I think the first part has a massive amount of variance involved - the most prevalent being, what exactly counts as "cheating"? - so I'd be interested to see what the data defines that as.  I find it hard to believe that 50% of people have had sex with another person whilst in a relationship.  I find it harder still to believe that 50% of people have had sex with another person whilst in a happy and loving relationship.  50% of people having kissed someone whilst in a relationship?  Yes, I can completely believe that.  For me, I fall into the latter and not into the former.  I'm absolutely not holier than thou.

You're not wrong that this is a very difficult area to study, because unsurprisingly many people do not want to tell researchers that they have cheated on their partners. Self-reporting can lead to denial, and the passage of time to forgetfulness, but most published academic articles I've seen put the lifetime prevalence of extra-marital sex at somewhere between 20 and 40% for men, and between 20 and 25% for women, and then roughly similar numbers again for infidelity involving actions less than sex.

2 hours ago, bobzy said:

There are a couple of issues that I have with the situation - and what you've written here - and I appreciate that it's a personal view.

Dataset section
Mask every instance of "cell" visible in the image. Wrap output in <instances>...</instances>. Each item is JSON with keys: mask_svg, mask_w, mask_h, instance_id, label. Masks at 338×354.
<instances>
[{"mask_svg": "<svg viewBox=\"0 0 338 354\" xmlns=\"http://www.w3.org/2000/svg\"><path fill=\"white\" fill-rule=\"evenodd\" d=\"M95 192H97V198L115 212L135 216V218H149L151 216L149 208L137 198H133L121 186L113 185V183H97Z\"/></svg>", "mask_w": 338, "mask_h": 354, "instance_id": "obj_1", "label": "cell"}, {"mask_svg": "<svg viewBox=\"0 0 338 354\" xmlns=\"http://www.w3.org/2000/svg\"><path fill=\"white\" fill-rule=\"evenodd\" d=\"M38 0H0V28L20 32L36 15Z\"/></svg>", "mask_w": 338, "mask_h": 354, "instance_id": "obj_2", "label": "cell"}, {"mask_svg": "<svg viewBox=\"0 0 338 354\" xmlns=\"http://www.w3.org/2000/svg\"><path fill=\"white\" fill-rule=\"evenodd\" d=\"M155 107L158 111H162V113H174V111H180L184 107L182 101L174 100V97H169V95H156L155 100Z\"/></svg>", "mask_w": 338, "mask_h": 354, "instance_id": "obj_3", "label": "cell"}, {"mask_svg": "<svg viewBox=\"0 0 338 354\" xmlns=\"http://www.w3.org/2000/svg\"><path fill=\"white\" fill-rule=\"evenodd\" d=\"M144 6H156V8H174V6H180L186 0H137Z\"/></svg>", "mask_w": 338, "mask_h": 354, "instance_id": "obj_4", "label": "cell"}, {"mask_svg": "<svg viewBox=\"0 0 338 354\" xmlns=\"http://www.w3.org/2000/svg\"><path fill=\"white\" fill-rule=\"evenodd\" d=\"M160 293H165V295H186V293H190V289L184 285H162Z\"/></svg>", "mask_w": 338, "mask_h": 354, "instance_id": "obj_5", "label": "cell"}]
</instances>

Task A
Reproduce the part of the cheating discussion between "You're not wrong" and "a personal view.", inclusive.
Task B
List every claim about 50% of people that the first writer weighs in the cheating discussion.

Task output A
You're not wrong that this is a very difficult area to study, because unsurprisingly many people do not want to tell researchers that they have cheated on their partners. Self-reporting can lead to denial, and the passage of time to forgetfulness, but most published academic articles I've seen put the lifetime prevalence of extra-marital sex at somewhere between 20 and 40% for men, and between 20 and 25% for women, and then roughly similar numbers again for infidelity involving actions less than sex.

2 hours ago, bobzy said:

There are a couple of issues that I have with the situation - and what you've written here - and I appreciate that it's a personal view.

Task output B
- 50% of people have had sex with another person whilst in a relationship
- 50% of people have had sex with another person whilst in a happy and loving relationship
- 50% of people have kissed someone whilst in a relationship